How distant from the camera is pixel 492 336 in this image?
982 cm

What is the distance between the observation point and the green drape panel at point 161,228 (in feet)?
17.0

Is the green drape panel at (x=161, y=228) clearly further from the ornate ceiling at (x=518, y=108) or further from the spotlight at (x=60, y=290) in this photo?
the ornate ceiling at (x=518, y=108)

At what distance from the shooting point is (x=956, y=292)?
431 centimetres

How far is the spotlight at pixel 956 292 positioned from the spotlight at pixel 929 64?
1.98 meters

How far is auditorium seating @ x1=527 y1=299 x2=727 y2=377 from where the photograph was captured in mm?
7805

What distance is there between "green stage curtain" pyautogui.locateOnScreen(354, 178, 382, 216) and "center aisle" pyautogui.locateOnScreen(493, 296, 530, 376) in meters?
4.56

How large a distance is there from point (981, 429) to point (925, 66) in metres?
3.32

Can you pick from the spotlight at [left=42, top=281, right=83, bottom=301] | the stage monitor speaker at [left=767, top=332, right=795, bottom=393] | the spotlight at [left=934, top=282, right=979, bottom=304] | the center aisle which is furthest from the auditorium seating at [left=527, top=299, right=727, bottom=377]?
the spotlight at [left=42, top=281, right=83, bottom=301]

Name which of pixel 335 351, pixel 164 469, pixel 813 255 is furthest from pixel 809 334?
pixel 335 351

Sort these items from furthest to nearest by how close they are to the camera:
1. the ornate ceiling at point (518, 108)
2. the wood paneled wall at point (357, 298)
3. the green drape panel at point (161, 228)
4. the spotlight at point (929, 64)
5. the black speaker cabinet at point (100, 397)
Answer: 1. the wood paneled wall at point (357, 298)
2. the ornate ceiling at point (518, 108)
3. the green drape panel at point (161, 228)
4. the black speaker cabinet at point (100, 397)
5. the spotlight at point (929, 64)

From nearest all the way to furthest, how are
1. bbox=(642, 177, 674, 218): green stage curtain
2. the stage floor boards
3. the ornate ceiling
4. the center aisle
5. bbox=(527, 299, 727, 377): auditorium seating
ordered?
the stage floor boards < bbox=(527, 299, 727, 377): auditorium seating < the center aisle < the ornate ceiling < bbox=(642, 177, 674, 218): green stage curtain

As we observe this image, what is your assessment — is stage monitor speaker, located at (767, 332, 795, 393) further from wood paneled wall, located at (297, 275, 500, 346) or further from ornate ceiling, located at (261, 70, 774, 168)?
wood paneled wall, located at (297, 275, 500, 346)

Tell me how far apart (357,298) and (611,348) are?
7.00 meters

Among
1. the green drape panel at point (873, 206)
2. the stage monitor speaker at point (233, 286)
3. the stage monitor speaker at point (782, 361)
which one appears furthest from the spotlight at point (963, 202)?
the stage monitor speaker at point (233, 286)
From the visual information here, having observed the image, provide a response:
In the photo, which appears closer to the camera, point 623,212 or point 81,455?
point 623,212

•••••

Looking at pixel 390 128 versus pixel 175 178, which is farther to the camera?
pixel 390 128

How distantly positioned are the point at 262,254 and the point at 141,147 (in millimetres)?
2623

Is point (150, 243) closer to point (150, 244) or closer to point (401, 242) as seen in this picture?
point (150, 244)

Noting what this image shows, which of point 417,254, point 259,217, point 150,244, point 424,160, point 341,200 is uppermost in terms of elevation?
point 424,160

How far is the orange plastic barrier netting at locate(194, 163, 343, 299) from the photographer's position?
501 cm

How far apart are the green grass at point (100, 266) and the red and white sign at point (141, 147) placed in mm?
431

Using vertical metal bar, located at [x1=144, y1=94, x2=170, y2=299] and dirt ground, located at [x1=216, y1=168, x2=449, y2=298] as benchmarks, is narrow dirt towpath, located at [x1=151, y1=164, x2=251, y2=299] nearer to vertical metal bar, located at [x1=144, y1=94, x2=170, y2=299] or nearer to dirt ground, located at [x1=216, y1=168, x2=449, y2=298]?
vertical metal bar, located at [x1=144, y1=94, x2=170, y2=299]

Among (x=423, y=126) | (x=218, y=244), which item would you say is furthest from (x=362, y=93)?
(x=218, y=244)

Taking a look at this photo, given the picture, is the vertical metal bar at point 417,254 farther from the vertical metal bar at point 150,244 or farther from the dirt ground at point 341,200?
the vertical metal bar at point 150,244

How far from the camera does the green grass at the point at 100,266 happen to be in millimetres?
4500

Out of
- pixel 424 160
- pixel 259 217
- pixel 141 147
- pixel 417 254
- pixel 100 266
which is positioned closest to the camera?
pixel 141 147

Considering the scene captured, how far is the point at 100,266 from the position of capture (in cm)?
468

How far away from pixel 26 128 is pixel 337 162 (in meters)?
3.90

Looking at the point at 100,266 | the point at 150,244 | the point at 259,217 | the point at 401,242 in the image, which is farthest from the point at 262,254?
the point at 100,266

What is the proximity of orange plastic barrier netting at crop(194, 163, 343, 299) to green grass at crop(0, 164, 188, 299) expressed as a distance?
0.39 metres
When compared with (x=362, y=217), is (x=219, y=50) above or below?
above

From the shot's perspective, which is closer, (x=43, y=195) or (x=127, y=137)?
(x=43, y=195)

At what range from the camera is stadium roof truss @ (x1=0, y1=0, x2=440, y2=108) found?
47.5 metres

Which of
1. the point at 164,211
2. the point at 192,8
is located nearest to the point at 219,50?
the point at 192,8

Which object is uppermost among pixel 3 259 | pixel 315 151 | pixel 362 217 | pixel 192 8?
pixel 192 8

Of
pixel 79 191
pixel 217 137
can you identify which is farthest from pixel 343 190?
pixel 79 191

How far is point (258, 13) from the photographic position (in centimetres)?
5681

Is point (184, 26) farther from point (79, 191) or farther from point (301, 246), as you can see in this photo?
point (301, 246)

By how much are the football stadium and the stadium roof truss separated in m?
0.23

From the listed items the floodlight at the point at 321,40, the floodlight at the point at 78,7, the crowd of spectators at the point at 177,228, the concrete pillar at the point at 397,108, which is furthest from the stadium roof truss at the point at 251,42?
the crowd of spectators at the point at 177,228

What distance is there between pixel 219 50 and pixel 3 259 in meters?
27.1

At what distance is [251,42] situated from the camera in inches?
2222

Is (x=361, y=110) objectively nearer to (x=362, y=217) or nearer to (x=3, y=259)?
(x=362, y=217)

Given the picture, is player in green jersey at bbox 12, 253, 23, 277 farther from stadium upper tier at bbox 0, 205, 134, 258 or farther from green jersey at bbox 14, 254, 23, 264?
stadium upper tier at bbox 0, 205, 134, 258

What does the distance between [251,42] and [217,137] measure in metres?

•••••

# The exercise:
Gather each line of the items above that contains the word "ornate", copying every such line in full. Case counts, so match only that exact capitalization.

# Correct output:
Is the green drape panel at (x=161, y=228) clearly further from the ornate ceiling at (x=518, y=108) or further from the spotlight at (x=60, y=290) in this photo?
the ornate ceiling at (x=518, y=108)
1. the ornate ceiling at point (518, 108)
2. the ornate ceiling at point (518, 108)
3. the ornate ceiling
the stage floor boards < bbox=(527, 299, 727, 377): auditorium seating < the center aisle < the ornate ceiling < bbox=(642, 177, 674, 218): green stage curtain
As we observe this image, what is your assessment — is stage monitor speaker, located at (767, 332, 795, 393) further from wood paneled wall, located at (297, 275, 500, 346) or further from ornate ceiling, located at (261, 70, 774, 168)?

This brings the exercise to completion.